Texte extrait:
☆ ☆ ☆ ☆

Rentrée politique
L’avantage des démocraties bordéliques comme la nôtre, c’est qu’on ne s’ennuie jamais, contrairement aux régimes autocratiques tels que la Chine, où il n’y a ni élection, ni alternance, ni cohabitation, ni coalitions à chercher, quelque soit le problème, c’est Xi qui décide point barre. Plus efficace mais moins fun faut avouer.
Cette rentrée politique, après un été olympique, s’annonce comme l’une des plus riches en suspens et rebondissements que la Cinquième république ait vue. Emmanuel Macron, qui a choisi de dissoudre l’Assemblée Nationale juste avant l’été, doit à présent se trouver un nouveau, ou une nouvelle, Premier.e ministre et cela s’avère être un véritable casse-tête, tout jeu de mot avec l’ancien PM Jean Castex ou la potentielle future Lucie Castets serait totalement fortuit. Le problème est en effet complexe car la nouvelle assemblée se décompose en trois tiers grosso modo, un premier tiers Nouveau front populaire, un second Ensemble majorité présidentielle et un dernier tiers RN et divers droite, ciotistes dissidents y compris. Aucune vraie majorité ne se dégage par conséquent suite à cette élection sortie du chapeau présidentiel, pour un hatt trick, faudra repasser. En football, le coup du chapeau, ou Hatt trick en anglais, survient lorsqu’un même joueur, généralement un attaquant vedette, marque trois buts dans un même match, une vraie performance offensive individuelle bien que le foot reste un sport d’équipe. Macron n’étant pas M’Bappe, son coup de chapeau restera un coup d’épée dans l’eau.

☆ ☆ ☆ ☆

Données fournies:
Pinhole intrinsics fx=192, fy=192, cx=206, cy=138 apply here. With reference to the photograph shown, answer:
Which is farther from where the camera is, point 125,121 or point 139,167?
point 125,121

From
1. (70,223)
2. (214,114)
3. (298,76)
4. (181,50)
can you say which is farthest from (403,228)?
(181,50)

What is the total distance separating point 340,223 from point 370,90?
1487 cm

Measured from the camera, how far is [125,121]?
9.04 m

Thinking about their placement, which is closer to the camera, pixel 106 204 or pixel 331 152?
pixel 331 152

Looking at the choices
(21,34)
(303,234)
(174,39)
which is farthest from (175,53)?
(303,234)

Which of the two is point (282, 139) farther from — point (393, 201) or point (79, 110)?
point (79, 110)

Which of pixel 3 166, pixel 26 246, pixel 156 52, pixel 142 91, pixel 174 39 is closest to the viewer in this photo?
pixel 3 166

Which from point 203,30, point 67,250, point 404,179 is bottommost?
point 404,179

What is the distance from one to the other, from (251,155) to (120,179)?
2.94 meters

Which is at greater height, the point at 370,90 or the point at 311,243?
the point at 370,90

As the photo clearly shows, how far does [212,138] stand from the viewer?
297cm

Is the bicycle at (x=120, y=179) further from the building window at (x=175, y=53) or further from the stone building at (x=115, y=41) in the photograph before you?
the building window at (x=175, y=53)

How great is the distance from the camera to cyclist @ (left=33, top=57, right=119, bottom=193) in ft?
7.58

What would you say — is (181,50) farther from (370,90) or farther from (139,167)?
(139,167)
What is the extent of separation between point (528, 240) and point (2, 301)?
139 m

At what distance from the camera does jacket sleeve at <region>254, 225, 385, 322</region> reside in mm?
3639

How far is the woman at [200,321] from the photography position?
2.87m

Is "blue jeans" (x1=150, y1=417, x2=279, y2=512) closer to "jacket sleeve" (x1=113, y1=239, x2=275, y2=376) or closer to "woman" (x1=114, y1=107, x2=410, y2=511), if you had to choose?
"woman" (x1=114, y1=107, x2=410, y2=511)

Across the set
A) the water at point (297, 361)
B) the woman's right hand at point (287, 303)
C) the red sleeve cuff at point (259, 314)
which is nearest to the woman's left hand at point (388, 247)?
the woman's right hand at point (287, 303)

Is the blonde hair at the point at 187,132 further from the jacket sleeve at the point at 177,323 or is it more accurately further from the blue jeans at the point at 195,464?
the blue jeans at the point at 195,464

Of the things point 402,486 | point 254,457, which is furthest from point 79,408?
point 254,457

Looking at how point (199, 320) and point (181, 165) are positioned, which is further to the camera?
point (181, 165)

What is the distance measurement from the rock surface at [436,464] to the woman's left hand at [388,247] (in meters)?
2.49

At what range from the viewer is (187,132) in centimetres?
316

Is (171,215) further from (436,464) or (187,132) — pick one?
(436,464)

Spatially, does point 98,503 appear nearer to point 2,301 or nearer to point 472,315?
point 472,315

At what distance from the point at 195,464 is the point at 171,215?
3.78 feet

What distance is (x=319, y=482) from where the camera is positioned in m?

☆ ☆ ☆ ☆

Consigne: Pour chacune des affirmations suivantes, indiquez par oui ou par non si elle concorde avec le texte sur la rentrée politique, en citant exactement les mots du texte qui permettent de trancher : (a) Emmanuel Macron a dissous l’Assemblée nationale juste avant l’été ; (b) la nouvelle assemblée dispose d’une vraie majorité ; (c) le coup du chapeau survient lorsqu’un joueur marque deux buts dans un même match.

Réponse attendue:
(a) Oui : « Emmanuel Macron, qui a choisi de dissoudre l’Assemblée Nationale juste avant l’été ».
(b) Non : « Aucune vraie majorité ne se dégage par conséquent suite à cette élection sortie du chapeau présidentiel ».
(c) Non : « survient lorsqu’un même joueur, généralement un attaquant vedette, marque trois buts dans un même match ».